Agreed. I don't see any good reason why the non-indexed thing behind "revision" should occupy such a privileged name. Is it actually useful for querying? If we can keep "revision_userindex" and make "revision" an alias to it, we can preserve backwards compatibility as well.
According to doc revisions with suppresed username (by os, steward) )are currently only available from revision and not revision_noindex. But i agree that the indexed version should be the default one because most people don't take care when writing sql queries and the special case to have really all revision available is less important because
(In reply to merl from comment #2) > According to doc revisions with suppresed username (by os, steward) )are > currently only available from revision and not revision_noindex. I think you mean revision_userindex :)
The naming convention was selected on the "least surprise" principle; there are a number of rows not available in the _%index views and those rows would be missing without explanation. That said, I'd have no fundamental objection to switching the names around if you think that will make things clearer. I wish MariaDB could be told 'use that view if the query contains a where clause on those columns' :-)
Yeah, I think the rename will actually give people the 'least surprise' - I think running a query you expect to be fast but ends up being super slow and then having to go dig around why is more surprising.
That's not what I meant (performance); currently selection on 'revision' will give you the same result rows as making that same query in production whereas use of 'revision_userindex' may not.
Let me just say that I'm very surprised that either of the tables is missing rows that the other has. Why would "userindex" suggest that some rows have been filtered?
The rows that are filtered in the _userindex views are where the user id and user named have been NULLed because of suppression.
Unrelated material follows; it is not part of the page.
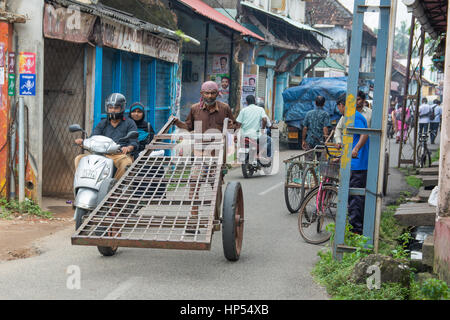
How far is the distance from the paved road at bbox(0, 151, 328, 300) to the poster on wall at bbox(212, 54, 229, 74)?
42.4 feet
You'd never *notice* the missing rows when using _userindex because you'd use that view while having a WHERE clause on those columns and the rows wouldn't have been returned /anyways/. If, on the other hand, you have a where clause on the page columns (to recover a article history), then the rows with suppressed usernames would still show in their proper place as you'd get in production / on-wiki.
Marc, as a regular user of this data, that's very unintuitive. Also: SELECT COUNT(*) FROM revision_userindex WHERE rev_user IS NULL;
That last paragraph should have ended "... if you are using the revision table, but mysteriously missing if you are using revision_userindex".
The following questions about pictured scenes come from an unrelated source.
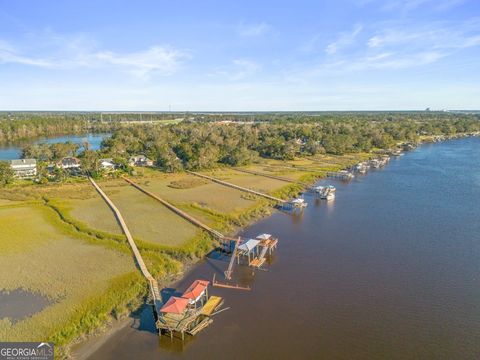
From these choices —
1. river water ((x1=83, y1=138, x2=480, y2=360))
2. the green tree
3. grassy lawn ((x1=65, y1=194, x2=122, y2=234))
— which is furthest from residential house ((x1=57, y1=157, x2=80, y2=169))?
river water ((x1=83, y1=138, x2=480, y2=360))

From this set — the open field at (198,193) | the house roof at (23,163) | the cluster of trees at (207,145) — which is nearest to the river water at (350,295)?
the open field at (198,193)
rev_user may be NULL for reasons /other/ that suppression. :-)
(In reply to Aaron Halfaker from comment #9) > Marc, as a regular user of this data, that's very unintuitive. Indeed it is, albeit clearly documented at: https://wikitech.wikimedia.org/wiki/Nova_Resource:Tools/Help#Tables_for_revision_or_logging_queries_involving_user_names_and_IDs This is what I meant by 'least surprise'; if you use the revision view, you get the expected (every row) result. If you have a where clause on rev_user or rev_user_text (that isn't IS NULL for the obvious reason) then you *also* get every row you would have gotten from revision. The unintuitive result occurs /only/ if you use revision_userindex while not also selecting on the value of rev_user. This is why the _userindex table was not made the default.
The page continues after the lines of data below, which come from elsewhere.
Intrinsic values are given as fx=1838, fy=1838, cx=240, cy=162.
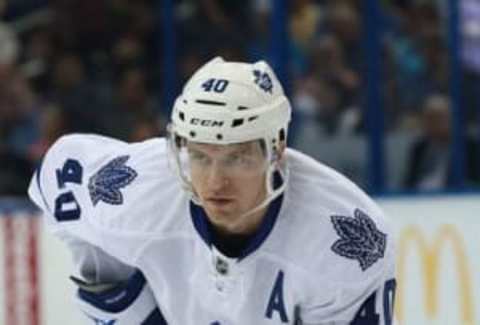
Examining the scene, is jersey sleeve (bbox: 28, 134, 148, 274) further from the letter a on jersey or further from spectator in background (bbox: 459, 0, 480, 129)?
spectator in background (bbox: 459, 0, 480, 129)

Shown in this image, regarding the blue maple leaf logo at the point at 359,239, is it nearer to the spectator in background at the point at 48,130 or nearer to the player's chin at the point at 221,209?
the player's chin at the point at 221,209

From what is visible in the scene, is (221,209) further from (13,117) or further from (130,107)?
(13,117)

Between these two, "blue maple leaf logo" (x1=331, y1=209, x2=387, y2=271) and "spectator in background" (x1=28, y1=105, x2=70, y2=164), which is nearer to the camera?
"blue maple leaf logo" (x1=331, y1=209, x2=387, y2=271)

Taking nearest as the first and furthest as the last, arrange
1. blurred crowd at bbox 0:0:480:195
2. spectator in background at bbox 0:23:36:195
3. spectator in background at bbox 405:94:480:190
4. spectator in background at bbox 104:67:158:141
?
spectator in background at bbox 405:94:480:190 < blurred crowd at bbox 0:0:480:195 < spectator in background at bbox 0:23:36:195 < spectator in background at bbox 104:67:158:141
Honestly this is a case where we just need to train our users to use the correct view. Nothing should be changed on the server side. As it should reflect production on production tables. From what I have seen from tools labs our documentation/how to/support system is in need of a complete overhaul and a lot of improvements need to be made. This is an easy case where the two tables play different roles and the users who use them should know the differences. Im not sure where the indexes are (rev_user, rev_user_text, multi-colum, or dual indexes) but depending on what your looking for those indexes may or may not help you.
After careful consideration, the necessity of having revision provide the same view as in production wins over the potential confusion of having some rows missing unless you query a different view.